Jakarta (ANTARA News) - Sejumlah petani sayuran dari Jawa Barat dan Banten bersama Asosiasi Perusahaan Perbenihan Hortikultura Indonesia mengajukan uji materi UU No. 13 tahun 2010 tentang Hortikultura khususnya pasal mengenai pembatasan investasi di sektor perbenihan hortikultura.
Sidang pendahuluan uji materiil tersebut digelar di Mahkamah Konstitusi, Selasa (18/3).
Undang-undang Hortikultura (Pasal 100 ayat 3) menyebutkan perusahaan multinasional hanya boleh menanamkan investasi maksimal 30 persen di usaha hortikultura termasuk di dalamnya sektor perbenihan.
Aturan ini bahkan diberlakukan surut terhadap perusahaan-perusahaan perbenihan yang telah menanamkan investasinya dan menghasilkan ratusan varietas benih sayuran hibrida berkualitas di Indonesia (Pasal 131 ayat 2).
Fachrudin, petani cabai yang ikut mengajukan uji materiil tersebut mengatakan bahwa kunci keberhasilan dia dalam budidaya tanaman cabai adalah penggunaan benih hibrida yang berkualitas.
Berdasarkan pengalamannya, jika menggunakan benih non hibrida maka tanaman cabai hanya menghasilkan 4 ton per hektar sementara jika menggunakan benih hibrida produksinya bisa mencapai 12 ton per satu hektar.
"Pemberlakuan UU itu akan membuat kami kesulitan mendapat benih hibrida berkualitas," kata petani tersebut.
Petani lainnya Jaenudin AM mengatakan pemberlakuan ketentuan tersebut mengancam kerjasamanya dengan perusahaan perbenihan.
"Kalau perusahaan benih tutup maka ribuan orang petani terpaksa harus mencari usaha lain.
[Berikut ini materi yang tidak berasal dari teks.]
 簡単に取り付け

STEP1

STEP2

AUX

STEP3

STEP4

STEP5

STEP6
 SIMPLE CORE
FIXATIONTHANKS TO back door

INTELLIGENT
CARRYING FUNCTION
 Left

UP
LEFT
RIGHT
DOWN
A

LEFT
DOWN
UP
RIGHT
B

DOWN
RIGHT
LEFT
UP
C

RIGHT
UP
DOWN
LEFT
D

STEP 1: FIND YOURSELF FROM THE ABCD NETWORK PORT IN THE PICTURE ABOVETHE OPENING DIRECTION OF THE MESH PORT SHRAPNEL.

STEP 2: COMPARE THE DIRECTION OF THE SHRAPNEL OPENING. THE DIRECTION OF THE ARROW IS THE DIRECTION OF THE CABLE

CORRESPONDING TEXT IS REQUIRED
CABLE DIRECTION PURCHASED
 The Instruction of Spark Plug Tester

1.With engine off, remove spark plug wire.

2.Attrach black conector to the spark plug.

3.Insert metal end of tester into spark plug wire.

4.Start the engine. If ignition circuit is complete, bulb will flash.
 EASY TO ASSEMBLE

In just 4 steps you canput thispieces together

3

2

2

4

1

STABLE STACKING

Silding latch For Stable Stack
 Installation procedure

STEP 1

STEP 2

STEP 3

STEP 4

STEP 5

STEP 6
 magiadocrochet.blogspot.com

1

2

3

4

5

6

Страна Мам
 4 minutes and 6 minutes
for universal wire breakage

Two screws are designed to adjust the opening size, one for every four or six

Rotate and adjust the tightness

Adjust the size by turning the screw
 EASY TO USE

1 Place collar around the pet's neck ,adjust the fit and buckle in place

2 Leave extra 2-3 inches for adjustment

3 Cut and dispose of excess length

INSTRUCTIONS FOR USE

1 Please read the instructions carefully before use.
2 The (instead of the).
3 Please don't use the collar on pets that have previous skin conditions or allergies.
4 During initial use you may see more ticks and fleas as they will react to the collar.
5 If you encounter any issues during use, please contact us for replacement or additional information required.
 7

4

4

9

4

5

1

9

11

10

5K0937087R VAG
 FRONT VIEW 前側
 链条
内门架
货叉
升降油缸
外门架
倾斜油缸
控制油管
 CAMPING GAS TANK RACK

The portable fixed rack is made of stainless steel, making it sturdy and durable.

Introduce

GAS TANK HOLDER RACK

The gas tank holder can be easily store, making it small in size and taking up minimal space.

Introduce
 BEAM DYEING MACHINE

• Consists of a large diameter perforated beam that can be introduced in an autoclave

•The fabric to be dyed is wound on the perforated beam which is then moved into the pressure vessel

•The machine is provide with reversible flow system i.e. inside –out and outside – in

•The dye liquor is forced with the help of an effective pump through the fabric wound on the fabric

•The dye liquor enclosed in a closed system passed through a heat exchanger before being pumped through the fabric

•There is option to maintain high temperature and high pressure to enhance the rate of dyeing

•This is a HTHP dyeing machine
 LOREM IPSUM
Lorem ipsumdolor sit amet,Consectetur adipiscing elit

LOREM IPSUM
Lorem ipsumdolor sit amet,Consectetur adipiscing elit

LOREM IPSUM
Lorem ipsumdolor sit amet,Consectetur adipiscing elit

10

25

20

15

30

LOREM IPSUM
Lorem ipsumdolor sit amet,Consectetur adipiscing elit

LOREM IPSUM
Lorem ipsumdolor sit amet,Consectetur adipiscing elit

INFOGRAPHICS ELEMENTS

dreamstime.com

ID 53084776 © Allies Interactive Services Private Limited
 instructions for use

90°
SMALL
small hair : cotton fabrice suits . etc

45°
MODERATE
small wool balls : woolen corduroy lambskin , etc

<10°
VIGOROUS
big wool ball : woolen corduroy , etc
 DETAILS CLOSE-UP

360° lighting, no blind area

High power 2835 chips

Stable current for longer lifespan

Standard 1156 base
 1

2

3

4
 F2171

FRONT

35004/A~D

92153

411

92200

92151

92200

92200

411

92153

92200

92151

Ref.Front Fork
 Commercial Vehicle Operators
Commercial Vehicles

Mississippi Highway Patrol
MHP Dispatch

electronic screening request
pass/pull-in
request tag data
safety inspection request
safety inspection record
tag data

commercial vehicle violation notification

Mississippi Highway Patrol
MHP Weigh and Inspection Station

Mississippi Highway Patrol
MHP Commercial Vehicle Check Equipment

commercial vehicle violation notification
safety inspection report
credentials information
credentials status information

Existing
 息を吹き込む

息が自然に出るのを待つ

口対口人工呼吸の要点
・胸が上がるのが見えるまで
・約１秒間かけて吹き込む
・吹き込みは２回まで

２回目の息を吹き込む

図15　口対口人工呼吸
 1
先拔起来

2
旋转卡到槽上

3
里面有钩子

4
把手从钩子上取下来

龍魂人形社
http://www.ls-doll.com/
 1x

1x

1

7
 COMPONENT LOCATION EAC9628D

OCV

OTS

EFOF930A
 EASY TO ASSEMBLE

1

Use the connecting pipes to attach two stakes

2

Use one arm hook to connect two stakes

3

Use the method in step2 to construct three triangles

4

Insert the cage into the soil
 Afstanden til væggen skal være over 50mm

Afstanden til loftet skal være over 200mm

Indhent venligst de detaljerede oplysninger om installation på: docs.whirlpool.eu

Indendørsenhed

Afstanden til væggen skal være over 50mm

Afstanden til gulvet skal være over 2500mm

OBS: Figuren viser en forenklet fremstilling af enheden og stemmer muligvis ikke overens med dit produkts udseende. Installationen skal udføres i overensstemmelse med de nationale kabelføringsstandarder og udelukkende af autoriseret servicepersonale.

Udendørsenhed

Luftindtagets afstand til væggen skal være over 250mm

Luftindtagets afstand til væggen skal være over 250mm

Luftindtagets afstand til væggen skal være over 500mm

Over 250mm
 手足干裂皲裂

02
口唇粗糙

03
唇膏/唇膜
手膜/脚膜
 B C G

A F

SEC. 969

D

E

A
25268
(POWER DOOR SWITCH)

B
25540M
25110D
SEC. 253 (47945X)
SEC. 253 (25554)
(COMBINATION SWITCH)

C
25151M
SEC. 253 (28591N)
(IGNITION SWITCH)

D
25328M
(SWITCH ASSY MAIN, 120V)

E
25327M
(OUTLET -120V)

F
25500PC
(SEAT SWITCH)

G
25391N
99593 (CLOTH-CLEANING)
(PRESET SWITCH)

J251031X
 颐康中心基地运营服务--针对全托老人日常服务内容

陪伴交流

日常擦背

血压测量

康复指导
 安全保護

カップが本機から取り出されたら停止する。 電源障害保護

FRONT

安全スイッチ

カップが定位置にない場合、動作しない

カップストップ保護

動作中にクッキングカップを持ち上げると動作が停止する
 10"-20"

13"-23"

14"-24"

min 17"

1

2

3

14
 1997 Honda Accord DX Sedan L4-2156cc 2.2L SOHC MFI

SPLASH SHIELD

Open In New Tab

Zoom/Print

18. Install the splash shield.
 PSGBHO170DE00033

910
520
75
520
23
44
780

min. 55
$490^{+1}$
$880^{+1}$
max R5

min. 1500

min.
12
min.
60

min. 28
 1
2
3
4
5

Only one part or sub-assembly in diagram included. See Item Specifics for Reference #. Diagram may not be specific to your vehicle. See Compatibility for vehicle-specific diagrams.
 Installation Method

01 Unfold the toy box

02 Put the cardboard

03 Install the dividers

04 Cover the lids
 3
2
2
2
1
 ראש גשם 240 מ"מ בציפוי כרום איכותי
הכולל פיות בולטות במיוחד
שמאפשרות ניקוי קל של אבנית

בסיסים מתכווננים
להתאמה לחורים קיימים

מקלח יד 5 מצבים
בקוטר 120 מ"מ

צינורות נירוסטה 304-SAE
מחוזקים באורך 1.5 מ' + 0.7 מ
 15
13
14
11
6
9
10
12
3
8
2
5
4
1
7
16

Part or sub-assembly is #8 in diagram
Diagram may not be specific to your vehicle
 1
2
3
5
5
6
Padahal sejak adanya kerjasama tersebut kesejahteraan petani di daerah kami terus meningkat," kata ketua kelompok tani bunga mekar dari Pandeglang, Banten tersebut.
Ketua Umum Asosiasi Perusahaan Perbenihan Hortikultura Indonesia (Hortindo) Afrizal Gindow mengatakan saat ini ada lebih dari 50 ribu petani dari seluruh Indonesia yang terlibat kerja sama dengan perusahaan perbenihan untuk memproduksi benih unggul berkualitas.
Dia mengatakan akibat pembatasan investasi tersebut, sudah ada perusahaan multinasional yang menutup usahanya di Indonesia dan pindah ke negara lain.
Selain itu, ia mengingatkan perusahaan yang ada saat ini juga banyak yang siap-siap mencari negara lain yang lebih ramah terhadap mereka, terutama di negara ASEAN lainnya.
"Negara lain justru membuka diri karena mengerti pentingnya industri benih. Jika ini terjadi maka Indonesia akan banyak mengimpor benih dari negara lain," katanya.
Impor benih dari negara lain akan membuat petani sayuran Indonesia kalah bersaing dari petani negara lain. "Inovasi dan potensi produksi sayuran Indonesia juga akan terancam," kata Afrizal.
Menurutnya investasi di sektor perbenihan hortikultura sangat khusus dan berbeda dengan usaha hortikultura lainnya seperti sektor budidaya, industri pengolahan, pengusahaan wisata agro, dan usaha jasa hortikultura.
Industri perbenihan hortikultura sangat mengandalkan pada teknologi tinggi pemuliaan tanaman, akses terhadap sumber plasma nutfah (donor gen) dan kreativitas tenaga kerja di bagian riset dan pengembangan.